He didn’t nuzzle. He dove for me, biting the sensitive skin right between my neck and shoulder. I was sure I had a bruise from last night, but that didn’t prevent him from biting just as hard as when he held me under him during the night. My hips bucked back. Instinctive.
“Get you cleaned up to make you dirty again,” he threatened.
“You don’t have to do that.”
I blushed. I was as bad at getting out of sex as I was getting into it. Whatever I did last night worked. I bent down to set my new guitar in its case, and Thorne dove on me. Ripped my clothes off. Entered me before I said a word.
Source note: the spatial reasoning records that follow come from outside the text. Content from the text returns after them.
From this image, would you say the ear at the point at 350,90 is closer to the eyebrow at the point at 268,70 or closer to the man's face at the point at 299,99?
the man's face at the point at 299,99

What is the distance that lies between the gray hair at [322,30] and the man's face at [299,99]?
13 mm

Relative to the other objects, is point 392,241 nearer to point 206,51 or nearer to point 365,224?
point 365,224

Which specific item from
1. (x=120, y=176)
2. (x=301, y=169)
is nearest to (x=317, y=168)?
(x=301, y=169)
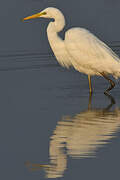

I liked it that way. Spontaneous and passionate. I didn’t have to think. Didn’t have to worry. Thorne devoured my body, and I let him.
I wanted him.
Except now my nerves frayed like snapped guitar strings, and I counted the hours until I had to free myself from Anathema long enough to betray it.
Or was I saving it?
Or was I just saving my own ass and pretending that I had any control over anything that endangered the club?
Thorne ignored me. I gasped as he reached down and grabbed right between my legs. His fingers parted the slickness, and he chuckled at the mess between my thighs.
“You do need a shower.” He whispered into my ear. His finger wove a dizzying melody over the little sensitive nub I once tried so hard to avoid. My body jerked against his hand. It only made me messier. “Or maybe you need another load inside you?”
He was vulgar. He was harsh. He was as honest as any man I ever met, and he delivered that honesty with brute force and unapologetic lust.
My body responded. I had no idea what was right or wrong, good or bad. I also didn’t dare ask Thorne. Submitting to his desires was far safer than understanding mine.
Especially as his fingers circled that part of me that only he had ever made quiver, shake, and wet. I never explored there, never touched, never let myself feel anything. But he did. Every motion of his finger or lick of his tongue played me like his own instrument. He ripped the moans from my throat and silenced the same sound with his lips or, in a moment of my own bravery, his cock.
His finger entered me, and both of us sang our relief. His cock flexed hard along my ass. My body wanted more than just his finger. I wetted around him, hot and frantic and as revealing as any words I might have said or hints I may have dropped.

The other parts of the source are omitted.